The Foreign Office has urged British nationals in Syria to leave by commercial means while these are still available. The Government has repeatedly made clear, using a wide variety of communications, that those who choose to remain in Syria, or visit against our clear and unambiguous advice should be aware that we are unable to provide normal Consular services.

So, far from a move to evacuate British nationals from the region, the deployment of the Response Force Task Group (RFTG) is part of a regular training cycle and longstanding plans to conduct a series of exercises with allies in the Mediterranean during October and November this year. The RFTG was established by the Strategic Defence and Security Review as a high readiness, multi-faceted maritime capability to respond to crisis events around the world.

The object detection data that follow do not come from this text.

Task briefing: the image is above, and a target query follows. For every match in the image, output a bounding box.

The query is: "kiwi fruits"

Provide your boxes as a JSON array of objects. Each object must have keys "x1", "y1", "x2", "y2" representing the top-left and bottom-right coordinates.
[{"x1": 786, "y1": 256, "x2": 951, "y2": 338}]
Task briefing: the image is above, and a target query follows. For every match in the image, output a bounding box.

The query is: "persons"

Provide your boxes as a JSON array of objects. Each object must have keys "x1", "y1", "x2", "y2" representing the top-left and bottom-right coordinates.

While it is of course the case that contingency planning takes place across a range of global scenarios, there is no change to the Task Group's programme and it is not expected to deploy any earlier than originally planned.

Are you saying that you'd like the Australian Government to use our scarce taxes to pay to evacuate people who have ignored all the warnings and stayed in a country that has been in de facto civil war for months?

In response to Jonathan's last question: no. We have argued consistently on The Interpreter and in our other publications that the Australian Government must act to arrest the increasingly unrealistic expectations Australian travelers have of the consular service they can demand when they encounter trouble overseas. One journalist described it to us as the 'Why isn't The Government Saving Me' culture. In this post last year, I argued that this culture has been fanned, in part, by the opportunism of our elected representatives in a consular 'point-scoring' exercise — politicians are falling over themselves to offer ever more attention and service in cases that are sometimes of dubious merit.

My thanks to Jonathan for the pointer to the MoD statement, which should have been included in my piece. The MoD response to the Tele's story is unsurprising. I emphasised in the opening paragraph of my post that the UK's naval plans in the Eastern Mediterranean off the coast of Syria were an 'exercise that has evidently been planned for some time and isn't a direct response to events in Syria, but according to the UK Telegraph, the flotilla could be used to evacuate British citizens from the Middle East if needed.'

The FCO's 'do not travel' advice to Syria is as unequivocal as Australia's. Neither they nor the MoD would wish to engender high expectations among Britons in Syria that they will be rescued by their government no matter how long they tarry in Syria against official advice.

My point, however, is that there will always be a contingent (sometimes substantial) of risk-taking travelers wilfully ignoring travel advice in the expectation that their government will save them. The 500 Britons stranded in Libya in February last year are ample evidence of that, as were the Australians needing rescue from Cairo.

Whatever happens in Syria, and whatever the official travel advice from the Australian Government, there will be Australians in Syria if full-scale civil war erupts. We are not going to leave them there. Cleverly, the UK appears to have turned a 'routine exercise' into well-positioned evacuation capability. We know this is probable because the FCO has recently published its plans on crisis-preparedness. DFAT hasn't.